70,3 % du PIB : un endettement public élevé et contraignant
La dette publique moyenne des États de l’économie caribéenne atteignait 70,3 % du PIB en 2023, selon la Commission économique pour l’Amérique latine et les Caraïbes (CEPAL). Ce ratio est nettement supérieur à la moyenne de l’Amérique latine et illustre la forte exposition financière de la région.
Le service de cette dette pèse lourdement sur les budgets publics, limitant les capacités d’investissement dans les infrastructures, l’éducation ou la transition énergétique.

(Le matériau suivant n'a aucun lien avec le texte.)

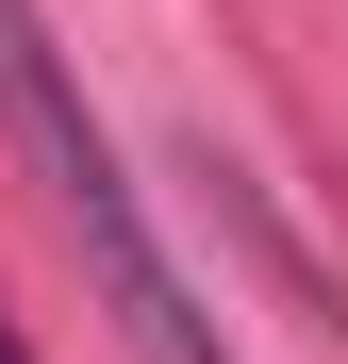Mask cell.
Here are the masks:
<instances>
[{
	"label": "cell",
	"mask_w": 348,
	"mask_h": 364,
	"mask_svg": "<svg viewBox=\"0 0 348 364\" xmlns=\"http://www.w3.org/2000/svg\"><path fill=\"white\" fill-rule=\"evenodd\" d=\"M0 116H17V149H33V182H50V215L83 232V265H100V298H116V331H133V364H232V348L199 331L183 265L149 249V215H133V182H116L100 116L67 100V67H50V33H33V0H0Z\"/></svg>",
	"instance_id": "cell-1"
},
{
	"label": "cell",
	"mask_w": 348,
	"mask_h": 364,
	"mask_svg": "<svg viewBox=\"0 0 348 364\" xmlns=\"http://www.w3.org/2000/svg\"><path fill=\"white\" fill-rule=\"evenodd\" d=\"M0 364H33V348H17V315H0Z\"/></svg>",
	"instance_id": "cell-2"
}]
</instances>
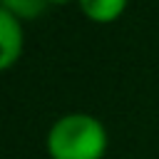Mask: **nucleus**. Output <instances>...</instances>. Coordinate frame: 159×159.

Renforcer la soutenabilité budgétaire est devenu une condition sine qua non pour stabiliser l’économie caribéenne et attirer des financements internationaux.
Monnaie numérique : les Bahamas, pionniers mondiaux avec le Sand Dollar
En octobre 2020, les Bahamas ont lancé le Sand Dollar, première monnaie numérique de banque centrale (CBDC) pleinement opérationnelle au monde (sanddollar.bs). L’objectif : moderniser les paiements, renforcer l’inclusion financière, et garantir la continuité monétaire en cas de catastrophe naturelle.
Cette innovation a placé l’archipel en avance sur les grandes puissances économiques, et a inspiré d’autres initiatives régionales comme le DCash dans les Caraïbes orientales. La numérisation monétaire devient ainsi un levier stratégique de modernisation de l’économie caribéenne, notamment dans les territoires à forte dispersion géographique.
Diaspora et transferts d’argent : un moteur vital pour Haïti et la région
En Haïti, les transferts de fonds de la diaspora ont atteint environ 3,8 milliards USD en 2022, soit quatre fois plus que les recettes d’exportation du pays (Haiti Times). Cette dépendance extrême reflète un modèle économique centré sur les envois de fonds depuis l’étranger.
À l’échelle régionale, les remises migratoires représentent en moyenne 7 % du PIB, avec des pics dépassant les 20 % en Jamaïque, où elles sont considérées comme une véritable ligne de vie économique (The Dialogue). Ces flux jouent un rôle crucial dans l’équilibre de l’économie caribéenne, en soutenant la consommation, l’éducation et l’investissement privé au sein des foyers.
Une économie caribéenne en mutation, entre opportunités et vulnérabilités
L’économie caribéenne évolue entre promesses de transformation (pétrole, numérique, tourisme) et contraintes structurelles (endettement, dépendance extérieure, vulnérabilité climatique). Les chiffres soulignent à la fois l’ingéniosité des réponses régionales et la persistance de fragilités profondes.
Soutenir les trajectoires durables, renforcer les institutions publiques, et mieux intégrer les diasporas et les innovations sont des leviers décisifs pour bâtir une économie caribéenne plus inclusive, résiliente et souveraine.